Consignes:
1. Répondez aux questions suivantes d'après le passage sur la justice et la politique.
(a) À quoi conduit la confusion entre justice et politique ?
(b) Quelles deux formes de guerre illustrent la simplification qui nous menace ?
(c) Dans quelle ville se sont tenus les débats des organisations non gouvernementales ?
2. Recopiez fidèlement, dans le passage sur la justice et la politique, le segment qui va de « Il s’agit là » jusqu'à « la justice humaine. ».
3. Relevez dans le passage sur la justice et la politique tous les adjectifs qui qualifient directement le mot « justice ».

Passage fourni:
════════════════

Inversement, la confusion entre justice et politique conduit à
une représentation surdimensionnée de la justice.
Il s’agit là d’une sacralisation, d’une
divinisation de la justice. Ainsi, la réponse américaine
aux attentats respecte t-elle une absolue symétrie avec le
discours messianique de Ben Laden . Elle est l’affirmation
totalitaire qu’il existe une justice messianique, une justice
qui se fait " histoire " et n’a rien de commun avec
la justice humaine.
Tous ces éléments montrent qu’aujourd’hui,
ce n’est plus une complexité du monde qui s’était
en quelque sorte déliée et rendue saisissable qui
nous menace d’impuissance mais bien la simplification : guerre
de civilisation ou guerre des pauvres contre les riches. Ce dualisme
mimétique est l’affrontement entre la justice illimitée
du plus fort et les forces qui s’emparent des revendications
de justice des opprimés. Il existe aujourd’hui de part
et d’autre un danger de totalitarisme justicier. Dans ce contexte
de simplification et de radicalisation, quel rôle peuvent
jouer les mouvements de solidarité internationale ? Les débats
des organisations non gouvernementales à Durban ont montré
que ces mouvements étaient placés devant un défi.

════════════════

(Relevés de questions de raisonnement spatial)

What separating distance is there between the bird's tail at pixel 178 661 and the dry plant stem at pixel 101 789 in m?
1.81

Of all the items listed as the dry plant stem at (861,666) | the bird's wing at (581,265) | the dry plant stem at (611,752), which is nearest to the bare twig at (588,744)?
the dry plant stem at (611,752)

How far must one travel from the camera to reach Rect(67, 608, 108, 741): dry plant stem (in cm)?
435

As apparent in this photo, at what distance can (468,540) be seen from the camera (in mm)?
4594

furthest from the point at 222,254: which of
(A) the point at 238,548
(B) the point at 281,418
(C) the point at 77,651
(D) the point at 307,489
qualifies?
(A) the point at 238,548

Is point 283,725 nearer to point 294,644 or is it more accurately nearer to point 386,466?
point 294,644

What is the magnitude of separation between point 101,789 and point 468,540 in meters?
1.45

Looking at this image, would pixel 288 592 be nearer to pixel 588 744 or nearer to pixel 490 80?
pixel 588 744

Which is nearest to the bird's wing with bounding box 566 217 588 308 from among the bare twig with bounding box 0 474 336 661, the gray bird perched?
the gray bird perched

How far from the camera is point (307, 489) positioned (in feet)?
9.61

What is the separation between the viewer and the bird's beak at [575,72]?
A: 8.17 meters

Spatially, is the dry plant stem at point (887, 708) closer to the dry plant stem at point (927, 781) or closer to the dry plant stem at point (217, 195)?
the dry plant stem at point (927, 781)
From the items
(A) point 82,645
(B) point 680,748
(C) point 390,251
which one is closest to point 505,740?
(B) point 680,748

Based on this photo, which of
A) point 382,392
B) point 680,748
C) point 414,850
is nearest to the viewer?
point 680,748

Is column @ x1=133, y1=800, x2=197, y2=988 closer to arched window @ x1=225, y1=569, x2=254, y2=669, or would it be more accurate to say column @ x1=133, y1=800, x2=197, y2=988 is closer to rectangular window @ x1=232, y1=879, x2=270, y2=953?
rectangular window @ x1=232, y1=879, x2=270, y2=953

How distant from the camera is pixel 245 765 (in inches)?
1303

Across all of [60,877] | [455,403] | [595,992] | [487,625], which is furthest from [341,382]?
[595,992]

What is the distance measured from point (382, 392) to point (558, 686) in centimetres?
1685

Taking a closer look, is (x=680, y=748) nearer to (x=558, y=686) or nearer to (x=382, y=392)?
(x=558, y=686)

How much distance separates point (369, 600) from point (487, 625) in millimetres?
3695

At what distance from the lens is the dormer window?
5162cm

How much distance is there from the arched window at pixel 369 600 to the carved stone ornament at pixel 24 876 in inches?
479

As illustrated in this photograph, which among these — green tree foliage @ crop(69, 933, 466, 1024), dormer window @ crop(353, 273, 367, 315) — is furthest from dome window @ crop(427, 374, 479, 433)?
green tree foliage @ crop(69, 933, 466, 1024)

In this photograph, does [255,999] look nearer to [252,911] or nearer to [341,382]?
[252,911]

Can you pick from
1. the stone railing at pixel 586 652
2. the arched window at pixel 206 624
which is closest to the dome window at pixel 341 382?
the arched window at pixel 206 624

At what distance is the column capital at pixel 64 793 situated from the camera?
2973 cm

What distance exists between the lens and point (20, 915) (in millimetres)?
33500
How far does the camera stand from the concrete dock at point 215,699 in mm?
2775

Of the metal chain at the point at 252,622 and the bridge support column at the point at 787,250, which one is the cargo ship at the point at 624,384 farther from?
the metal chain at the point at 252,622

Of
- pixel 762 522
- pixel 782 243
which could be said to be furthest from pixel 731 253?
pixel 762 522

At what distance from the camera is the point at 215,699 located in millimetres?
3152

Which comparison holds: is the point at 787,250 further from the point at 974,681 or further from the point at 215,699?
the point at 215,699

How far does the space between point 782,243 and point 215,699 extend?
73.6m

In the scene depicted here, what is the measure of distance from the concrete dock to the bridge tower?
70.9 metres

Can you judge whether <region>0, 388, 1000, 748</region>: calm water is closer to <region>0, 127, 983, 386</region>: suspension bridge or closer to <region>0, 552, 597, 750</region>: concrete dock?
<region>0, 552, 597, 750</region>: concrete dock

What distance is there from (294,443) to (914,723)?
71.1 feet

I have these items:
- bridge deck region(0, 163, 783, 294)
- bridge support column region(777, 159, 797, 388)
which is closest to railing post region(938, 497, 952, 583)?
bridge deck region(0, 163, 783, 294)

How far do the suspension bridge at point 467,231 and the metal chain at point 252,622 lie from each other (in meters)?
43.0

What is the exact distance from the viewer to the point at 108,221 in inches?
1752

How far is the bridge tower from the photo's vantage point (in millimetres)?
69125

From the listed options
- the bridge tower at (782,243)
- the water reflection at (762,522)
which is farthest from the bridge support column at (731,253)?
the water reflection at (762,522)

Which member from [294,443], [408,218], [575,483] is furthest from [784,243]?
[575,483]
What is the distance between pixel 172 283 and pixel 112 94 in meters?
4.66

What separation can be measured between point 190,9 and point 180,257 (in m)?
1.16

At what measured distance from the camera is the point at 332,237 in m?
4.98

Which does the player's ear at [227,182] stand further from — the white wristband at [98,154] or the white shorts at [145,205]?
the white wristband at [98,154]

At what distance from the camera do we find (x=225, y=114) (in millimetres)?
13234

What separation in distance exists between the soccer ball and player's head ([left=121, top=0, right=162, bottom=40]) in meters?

════════════════

Résultats:
1.
(a) À une représentation surdimensionnée de la justice.
(b) La guerre de civilisation ou la guerre des pauvres contre les riches.
(c) À Durban.

2.
Il s’agit là d’une sacralisation, d’une
divinisation de la justice. Ainsi, la réponse américaine
aux attentats respecte t-elle une absolue symétrie avec le
discours messianique de Ben Laden . Elle est l’affirmation
totalitaire qu’il existe une justice messianique, une justice
qui se fait " histoire " et n’a rien de commun avec
la justice humaine.

3.
- messianique
- humaine
- illimitée